◆ **Data records**:

[START]

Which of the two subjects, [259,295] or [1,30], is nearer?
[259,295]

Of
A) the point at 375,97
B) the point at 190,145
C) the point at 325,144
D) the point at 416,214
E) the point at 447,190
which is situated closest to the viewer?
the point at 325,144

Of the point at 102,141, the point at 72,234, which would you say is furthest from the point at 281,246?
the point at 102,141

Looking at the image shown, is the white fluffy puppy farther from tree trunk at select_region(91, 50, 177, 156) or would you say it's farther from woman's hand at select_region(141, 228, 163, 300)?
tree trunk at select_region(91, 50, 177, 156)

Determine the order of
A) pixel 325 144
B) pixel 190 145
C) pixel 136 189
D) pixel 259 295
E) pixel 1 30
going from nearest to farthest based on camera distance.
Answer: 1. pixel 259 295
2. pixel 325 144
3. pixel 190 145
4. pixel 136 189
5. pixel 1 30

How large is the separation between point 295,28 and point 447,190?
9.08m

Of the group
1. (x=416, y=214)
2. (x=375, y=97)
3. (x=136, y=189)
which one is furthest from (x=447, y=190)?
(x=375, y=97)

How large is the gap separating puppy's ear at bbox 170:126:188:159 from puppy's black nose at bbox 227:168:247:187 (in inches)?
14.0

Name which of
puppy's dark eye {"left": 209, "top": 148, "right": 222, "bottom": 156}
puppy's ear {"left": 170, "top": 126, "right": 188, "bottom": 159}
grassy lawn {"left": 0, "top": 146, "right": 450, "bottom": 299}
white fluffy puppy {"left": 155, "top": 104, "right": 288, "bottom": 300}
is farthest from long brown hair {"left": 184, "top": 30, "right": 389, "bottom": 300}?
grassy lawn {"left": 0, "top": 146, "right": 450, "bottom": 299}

[END]
[START]

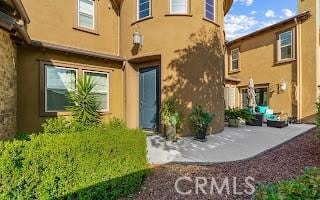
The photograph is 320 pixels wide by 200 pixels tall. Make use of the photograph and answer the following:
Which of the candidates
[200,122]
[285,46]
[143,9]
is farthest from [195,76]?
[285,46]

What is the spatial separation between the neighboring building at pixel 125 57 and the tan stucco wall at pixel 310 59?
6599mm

[END]

◆ **Problem to work on**:
Pull out each line from the items above that contains the string "left", treating uppercase and lowercase letters as different.

◆ **Full response**:
puppy's dark eye {"left": 209, "top": 148, "right": 222, "bottom": 156}
puppy's ear {"left": 170, "top": 126, "right": 188, "bottom": 159}
grassy lawn {"left": 0, "top": 146, "right": 450, "bottom": 299}
white fluffy puppy {"left": 155, "top": 104, "right": 288, "bottom": 300}
is farthest from long brown hair {"left": 184, "top": 30, "right": 389, "bottom": 300}?
grassy lawn {"left": 0, "top": 146, "right": 450, "bottom": 299}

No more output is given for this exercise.